_Extract provided_
★ ★ ★ ★ ★
Neither the Indivisible Guide nor the organization’s brilliantly effective map built the 2017 resistance movement wave, but they were absolutely critical in allowing our group to conceive of ourselves as powerful political agents commensurate to the mammoth tasks at hand and to see our local organizing efforts, however modest, as part of a cresting national response of inspiring political possibility. From our vantage point, Indivisible and the Women’s March, with its massive show of force, shaped the movement, in tandem with national progressive media, especially The Rachel Maddow Show.
Skocpol and Tervo’s counterfactual posits a choice in 2017 between building a “resistance” by investing in mid-tier infrastructure or building Indivisible National as an organization. But could young volunteers have fanned out throughout the country, sussing out which groups had robust networks, identifying promising local leaders, convincing them of Indivisible’s future potential among new resistance organizations, and persuading them to take on additional administrative labor, all while these leaders were organizing their own groups? Building early organizational capacity as Indivisible National was not a lamentable opportunity cost but the necessary precondition for Indivisible’s success as a credible, durable, and national movement.
We instead compare Indivisible to its sister mass digital resistance movements. Pantsuit Nation imploded even before the inauguration over a brand dispute, and the national Women’s March attempt at sustaining local “huddles” petered out in 2017. In Roanoke, their leaders and activists are still fighting—in Indivisible.
Indivisible is a movement built on a theory of change with a leftist vision. It built a “permission structure” we use to hold Republicans—and Democrats—accountable to us, their constituents. Concerns about Indivisible’s national impact, informed by numerical metrics, also scale down to our own worries about our group. Just as National Indivisible cannot assume groups will follow particular policy recommendations, we can’t assume our loosely digitally affiliated fellow travelers will show up for an office visit.
Our 20 to 30 strongly affiliated members choose among actions spanning progressive concerns: refugee rights, climate, economic, and racial justice. We support National coordinated actions when we can, but we have also joined and now lead the local Dems, elected progressives to the city council and pressed them on our legislative agenda, held our police chief accountable for reprehensible comments about rape and gun violence, and now advocate for a “Virginia Marshall Plan for Moms.” For us, this flexibility is not an operational weakness but one of Indivisible’s strengths: We feel empowered to use the Indivisible movement to pivot to local causes that matter to us.
★ ★ ★ ★ ★
_Rows from a dataset_
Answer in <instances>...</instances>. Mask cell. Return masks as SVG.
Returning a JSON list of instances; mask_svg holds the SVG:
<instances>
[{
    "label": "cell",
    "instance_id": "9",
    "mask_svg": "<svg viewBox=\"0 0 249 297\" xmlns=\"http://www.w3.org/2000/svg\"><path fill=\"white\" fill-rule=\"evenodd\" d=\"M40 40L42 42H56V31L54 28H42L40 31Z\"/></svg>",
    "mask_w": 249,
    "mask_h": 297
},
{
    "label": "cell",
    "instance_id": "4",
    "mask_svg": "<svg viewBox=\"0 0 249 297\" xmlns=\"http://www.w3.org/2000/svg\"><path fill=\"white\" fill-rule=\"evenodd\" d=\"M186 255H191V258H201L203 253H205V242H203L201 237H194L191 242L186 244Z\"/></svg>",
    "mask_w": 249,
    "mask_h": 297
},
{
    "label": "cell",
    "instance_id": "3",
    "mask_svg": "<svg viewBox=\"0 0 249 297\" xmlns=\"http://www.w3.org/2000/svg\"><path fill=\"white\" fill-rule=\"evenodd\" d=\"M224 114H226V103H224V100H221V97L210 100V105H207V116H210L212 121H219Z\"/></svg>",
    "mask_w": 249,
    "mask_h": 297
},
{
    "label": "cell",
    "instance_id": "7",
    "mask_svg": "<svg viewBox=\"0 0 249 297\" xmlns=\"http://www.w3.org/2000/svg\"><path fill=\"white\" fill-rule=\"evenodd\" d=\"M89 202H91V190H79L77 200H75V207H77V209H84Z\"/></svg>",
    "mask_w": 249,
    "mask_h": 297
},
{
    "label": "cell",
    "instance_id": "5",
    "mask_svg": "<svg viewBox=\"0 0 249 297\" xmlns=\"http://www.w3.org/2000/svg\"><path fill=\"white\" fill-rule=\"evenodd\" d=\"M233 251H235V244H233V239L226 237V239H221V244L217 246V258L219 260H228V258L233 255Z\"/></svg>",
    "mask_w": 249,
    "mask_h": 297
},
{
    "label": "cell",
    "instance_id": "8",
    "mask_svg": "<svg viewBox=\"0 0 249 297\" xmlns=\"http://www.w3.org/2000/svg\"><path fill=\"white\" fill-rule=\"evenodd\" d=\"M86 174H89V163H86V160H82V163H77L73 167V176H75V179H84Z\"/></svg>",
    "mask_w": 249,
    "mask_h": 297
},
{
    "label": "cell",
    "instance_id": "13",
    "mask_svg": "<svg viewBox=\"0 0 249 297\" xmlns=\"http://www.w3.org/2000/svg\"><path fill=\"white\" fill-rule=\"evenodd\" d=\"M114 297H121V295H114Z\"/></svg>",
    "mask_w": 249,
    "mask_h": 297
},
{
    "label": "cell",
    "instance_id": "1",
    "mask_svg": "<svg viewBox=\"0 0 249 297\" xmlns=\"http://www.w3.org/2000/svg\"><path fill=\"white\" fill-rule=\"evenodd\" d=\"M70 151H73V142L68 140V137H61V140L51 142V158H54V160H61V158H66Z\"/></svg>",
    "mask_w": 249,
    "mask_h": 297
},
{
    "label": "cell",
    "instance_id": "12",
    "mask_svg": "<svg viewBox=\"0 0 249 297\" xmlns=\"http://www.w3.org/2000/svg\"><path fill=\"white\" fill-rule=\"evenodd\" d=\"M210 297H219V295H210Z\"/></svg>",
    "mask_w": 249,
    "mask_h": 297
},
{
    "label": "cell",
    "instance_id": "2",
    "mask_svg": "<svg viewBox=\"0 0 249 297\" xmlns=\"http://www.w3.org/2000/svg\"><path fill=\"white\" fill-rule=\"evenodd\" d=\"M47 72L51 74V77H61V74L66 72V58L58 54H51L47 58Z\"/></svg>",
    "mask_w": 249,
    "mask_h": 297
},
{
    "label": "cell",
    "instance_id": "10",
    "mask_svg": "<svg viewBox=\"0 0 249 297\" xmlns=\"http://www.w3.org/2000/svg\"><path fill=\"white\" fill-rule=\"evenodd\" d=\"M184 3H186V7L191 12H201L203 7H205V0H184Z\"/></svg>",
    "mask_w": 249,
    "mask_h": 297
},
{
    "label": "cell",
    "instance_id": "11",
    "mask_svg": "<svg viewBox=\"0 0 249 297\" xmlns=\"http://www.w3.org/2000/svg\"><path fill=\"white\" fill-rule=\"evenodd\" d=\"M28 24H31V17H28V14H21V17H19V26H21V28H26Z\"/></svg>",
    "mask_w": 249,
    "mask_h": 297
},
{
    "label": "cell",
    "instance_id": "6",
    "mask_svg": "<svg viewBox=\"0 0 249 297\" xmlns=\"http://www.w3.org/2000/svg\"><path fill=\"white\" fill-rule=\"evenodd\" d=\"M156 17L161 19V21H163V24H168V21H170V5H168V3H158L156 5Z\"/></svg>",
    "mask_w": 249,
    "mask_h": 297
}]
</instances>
★ ★ ★ ★ ★
_What the task requires_
Repeat the passage from the text on the Indivisible movement word for word, from "We instead compare" to "an office visit.".

_Solution for this problem_
We instead compare Indivisible to its sister mass digital resistance movements. Pantsuit Nation imploded even before the inauguration over a brand dispute, and the national Women’s March attempt at sustaining local “huddles” petered out in 2017. In Roanoke, their leaders and activists are still fighting—in Indivisible.
Indivisible is a movement built on a theory of change with a leftist vision. It built a “permission structure” we use to hold Republicans—and Democrats—accountable to us, their constituents. Concerns about Indivisible’s national impact, informed by numerical metrics, also scale down to our own worries about our group. Just as National Indivisible cannot assume groups will follow particular policy recommendations, we can’t assume our loosely digitally affiliated fellow travelers will show up for an office visit.